Task brief.
Copy the data word for word, keeping every line.
----- Material for this exercise -----
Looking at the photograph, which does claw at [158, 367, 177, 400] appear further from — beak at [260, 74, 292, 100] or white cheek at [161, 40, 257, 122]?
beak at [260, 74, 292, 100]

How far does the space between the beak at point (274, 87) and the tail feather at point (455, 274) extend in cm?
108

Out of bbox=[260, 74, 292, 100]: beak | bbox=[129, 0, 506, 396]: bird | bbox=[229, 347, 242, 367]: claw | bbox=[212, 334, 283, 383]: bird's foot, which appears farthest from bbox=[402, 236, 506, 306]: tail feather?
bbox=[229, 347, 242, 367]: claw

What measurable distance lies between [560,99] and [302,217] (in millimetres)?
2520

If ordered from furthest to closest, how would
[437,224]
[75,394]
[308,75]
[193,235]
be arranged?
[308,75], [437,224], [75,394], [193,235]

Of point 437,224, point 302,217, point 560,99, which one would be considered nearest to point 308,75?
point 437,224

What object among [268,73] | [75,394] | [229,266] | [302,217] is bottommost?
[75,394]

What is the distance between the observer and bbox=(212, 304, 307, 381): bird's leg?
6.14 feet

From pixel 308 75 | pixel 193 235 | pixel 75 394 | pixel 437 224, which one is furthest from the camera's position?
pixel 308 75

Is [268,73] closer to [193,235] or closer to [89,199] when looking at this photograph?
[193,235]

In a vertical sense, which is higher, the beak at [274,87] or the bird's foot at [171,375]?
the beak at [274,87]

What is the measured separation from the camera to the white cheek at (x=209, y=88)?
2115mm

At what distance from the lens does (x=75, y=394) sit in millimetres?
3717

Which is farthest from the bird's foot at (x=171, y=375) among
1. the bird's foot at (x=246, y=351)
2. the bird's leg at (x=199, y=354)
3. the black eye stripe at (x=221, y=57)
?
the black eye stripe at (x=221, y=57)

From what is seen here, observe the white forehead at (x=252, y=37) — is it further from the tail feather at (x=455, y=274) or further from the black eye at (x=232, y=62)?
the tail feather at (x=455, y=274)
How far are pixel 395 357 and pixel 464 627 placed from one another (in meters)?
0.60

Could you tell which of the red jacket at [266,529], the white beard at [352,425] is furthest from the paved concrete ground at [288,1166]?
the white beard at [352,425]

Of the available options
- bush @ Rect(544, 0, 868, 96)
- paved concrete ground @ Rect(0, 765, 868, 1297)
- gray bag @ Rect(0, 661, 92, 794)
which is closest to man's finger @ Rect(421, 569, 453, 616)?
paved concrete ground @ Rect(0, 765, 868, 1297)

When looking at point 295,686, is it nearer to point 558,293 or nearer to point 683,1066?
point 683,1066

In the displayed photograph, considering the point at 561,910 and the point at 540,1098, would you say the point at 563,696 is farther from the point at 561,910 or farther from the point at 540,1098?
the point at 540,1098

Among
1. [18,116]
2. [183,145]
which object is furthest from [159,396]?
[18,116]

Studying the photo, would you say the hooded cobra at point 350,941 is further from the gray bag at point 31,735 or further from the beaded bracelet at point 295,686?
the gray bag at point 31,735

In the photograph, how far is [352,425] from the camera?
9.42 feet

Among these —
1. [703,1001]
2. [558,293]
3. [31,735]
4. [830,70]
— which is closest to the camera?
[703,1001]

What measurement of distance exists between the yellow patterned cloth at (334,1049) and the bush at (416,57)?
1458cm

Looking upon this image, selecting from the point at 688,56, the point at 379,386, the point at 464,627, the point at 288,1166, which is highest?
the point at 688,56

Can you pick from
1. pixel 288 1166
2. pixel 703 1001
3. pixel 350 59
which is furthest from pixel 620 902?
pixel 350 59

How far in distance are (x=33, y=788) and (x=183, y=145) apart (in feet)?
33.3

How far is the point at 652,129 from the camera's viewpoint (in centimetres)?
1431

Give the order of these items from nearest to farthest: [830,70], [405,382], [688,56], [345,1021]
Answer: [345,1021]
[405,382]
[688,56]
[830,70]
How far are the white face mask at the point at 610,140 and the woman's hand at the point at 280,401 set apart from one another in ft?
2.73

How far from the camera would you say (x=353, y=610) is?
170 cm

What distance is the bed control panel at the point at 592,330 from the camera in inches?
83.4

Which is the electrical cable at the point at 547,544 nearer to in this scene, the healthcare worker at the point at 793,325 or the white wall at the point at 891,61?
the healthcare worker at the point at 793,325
-----
Full answer.
Looking at the photograph, which does claw at [158, 367, 177, 400] appear further from — beak at [260, 74, 292, 100] or white cheek at [161, 40, 257, 122]?
beak at [260, 74, 292, 100]

How far does the space between the beak at point (274, 87) and the tail feather at point (455, 274) extend in cm?
108

Out of bbox=[260, 74, 292, 100]: beak | bbox=[129, 0, 506, 396]: bird | bbox=[229, 347, 242, 367]: claw | bbox=[212, 334, 283, 383]: bird's foot, which appears farthest from bbox=[402, 236, 506, 306]: tail feather?
bbox=[229, 347, 242, 367]: claw

What measurable distance lies between [560,99] and [302,217] (in millimetres)?
2520

If ordered from furthest to closest, how would
[437,224]
[75,394]
[308,75]
[193,235]
be arranged?
[308,75], [437,224], [75,394], [193,235]

Of point 437,224, point 302,217, point 560,99, which one would be considered nearest to point 308,75?
point 437,224

What object among [268,73] | [75,394] | [229,266] | [302,217] is bottommost?
[75,394]

What is the distance between the observer and bbox=(212, 304, 307, 381): bird's leg?
6.14 feet

From pixel 308 75 | pixel 193 235 | pixel 75 394 | pixel 437 224, which one is furthest from the camera's position?
pixel 308 75

Is [268,73] closer to [193,235] or closer to [89,199] when looking at this photograph?
[193,235]

In a vertical sense, which is higher, the beak at [274,87] or the bird's foot at [171,375]?
the beak at [274,87]

What is the measured separation from the camera to the white cheek at (x=209, y=88)?
2115mm

At what distance from the lens does (x=75, y=394) sit in millimetres?
3717

Which is farthest from the bird's foot at (x=171, y=375) among
1. the bird's foot at (x=246, y=351)
2. the bird's leg at (x=199, y=354)
3. the black eye stripe at (x=221, y=57)
?
the black eye stripe at (x=221, y=57)

From what is seen here, observe the white forehead at (x=252, y=37) — is it further from the tail feather at (x=455, y=274) or further from the black eye at (x=232, y=62)?
the tail feather at (x=455, y=274)
How far are pixel 395 357 and pixel 464 627 placed from one another (in meters)?
0.60

Could you tell which of the red jacket at [266,529], the white beard at [352,425] is furthest from the paved concrete ground at [288,1166]?
the white beard at [352,425]

Of the available options
- bush @ Rect(544, 0, 868, 96)
- paved concrete ground @ Rect(0, 765, 868, 1297)
- gray bag @ Rect(0, 661, 92, 794)
which is closest to man's finger @ Rect(421, 569, 453, 616)?
paved concrete ground @ Rect(0, 765, 868, 1297)

When looking at point 295,686, is it nearer to point 558,293 or nearer to point 683,1066?
point 683,1066

In the displayed photograph, considering the point at 561,910 and the point at 540,1098, would you say the point at 563,696 is farther from the point at 561,910 or farther from the point at 540,1098?
the point at 540,1098

Among
1. [18,116]
2. [183,145]
which object is furthest from [159,396]?
[18,116]

Studying the photo, would you say the hooded cobra at point 350,941 is further from the gray bag at point 31,735 or further from the beaded bracelet at point 295,686?
the gray bag at point 31,735

In the photograph, how far is [352,425] from the camera?
9.42 feet

Among these —
1. [703,1001]
2. [558,293]
3. [31,735]
4. [830,70]
— which is closest to the camera?
[703,1001]

What measurement of distance exists between the yellow patterned cloth at (334,1049) and the bush at (416,57)?
1458cm

Looking upon this image, selecting from the point at 688,56, the point at 379,386, the point at 464,627, the point at 288,1166, which is highest?
the point at 688,56

Can you pick from
1. pixel 288 1166
2. pixel 703 1001
3. pixel 350 59
which is furthest from pixel 620 902?
pixel 350 59

How far in distance are (x=33, y=788) and (x=183, y=145) apart (in feet)?
33.3

How far is the point at 652,129 from the camera's viewpoint (in centimetres)?
1431

Give the order of these items from nearest to farthest: [830,70], [405,382], [688,56], [345,1021]
Answer: [345,1021]
[405,382]
[688,56]
[830,70]
How far are the white face mask at the point at 610,140 and the woman's hand at the point at 280,401 set apart from one another in ft?
2.73

How far from the camera would you say (x=353, y=610) is?
170 cm

What distance is the bed control panel at the point at 592,330 from the camera in inches?
83.4

Which is the electrical cable at the point at 547,544 nearer to in this scene, the healthcare worker at the point at 793,325 or the white wall at the point at 891,61?
the healthcare worker at the point at 793,325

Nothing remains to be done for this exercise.